** DOCUMENT TEXT **
The meeting was the first in-person, trilateral summit between representatives of the United States, United Arab Emirates (UAE) and Israel — parties to the first breakthrough normalization agreement struck last year — since President Biden took office. It builds on a virtual program that Blinken held last month to commemorate the one-year anniversary of the Abraham Accords signing in September 2020. Yet, until that event, the White House was apprehensive about touching the normalization issue, apparently reluctant to use the “Abraham Accords” branding. 

What makes the accords so vexing for Biden? On one hand, Israel-Arab state normalization is unquestionably in America’s interest, helping to disentangle complicated alliance politics and advance a longstanding bipartisan policy objective. Biden and his advisers have stated they support normalization, and they started engaging more actively with the process around the anniversary of the accords. However, the White House is clearly a little uneasy with what is widely seen as a Donald Trump legacy project.  

Moreover, while Biden backs normalization, the Abraham Accords were purposefully aimed at compartmentalizing Israel-Arab state relations from the Israeli-Palestinian conflict. Trump’s son-in-law and former adviser Jared Kushner said as much explicitly. This puts the agreements — as presently conceived — at odds with the Biden administration’s avowedly pro-two-state solution stance. Compounding all of this, the Middle East has not been at the top of the Biden administration’s policy agenda. 

The relations that the Abraham Accords formally established have been humming along, notwithstanding the relatively sparse attention from the White House. The warmth with which the Israeli exhibition was received at the Dubai Expo this month attests to the depth of the relations that have been established between Israel and the UAE. But normalization also has continued to leave the Palestinians behind, which makes a full Middle East peace elusive and may contribute to the administration’s reluctance to fully embrace it.

** COLLECTED MATERIAL **
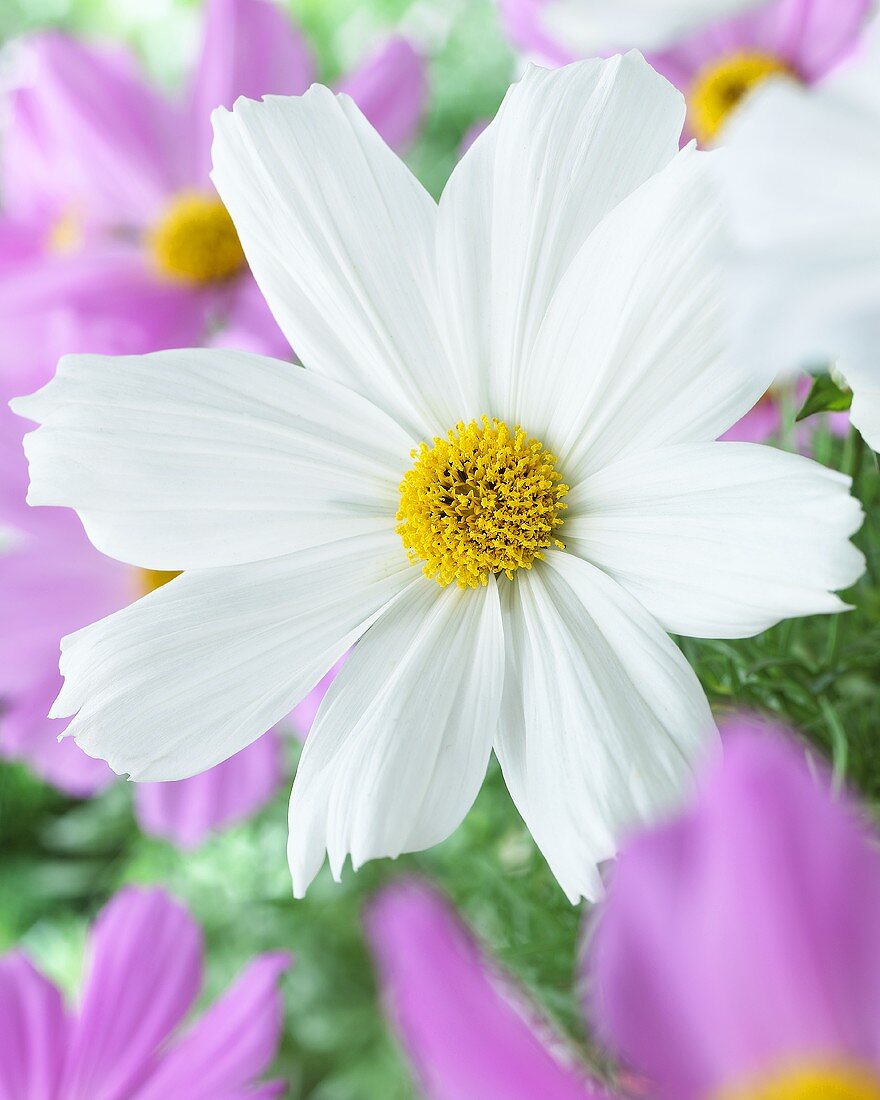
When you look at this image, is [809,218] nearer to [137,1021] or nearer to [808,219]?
[808,219]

** DESCRIPTION OF THE TASK **
Rewrite the Abraham Accords text from the words "The relations that the" through "fully embrace it.", replacing "humming along" with "moving forward".

** EXERCISE SOLUTION **
The relations that the Abraham Accords formally established have been moving forward, notwithstanding the relatively sparse attention from the White House. The warmth with which the Israeli exhibition was received at the Dubai Expo this month attests to the depth of the relations that have been established between Israel and the UAE. But normalization also has continued to leave the Palestinians behind, which makes a full Middle East peace elusive and may contribute to the administration’s reluctance to fully embrace it.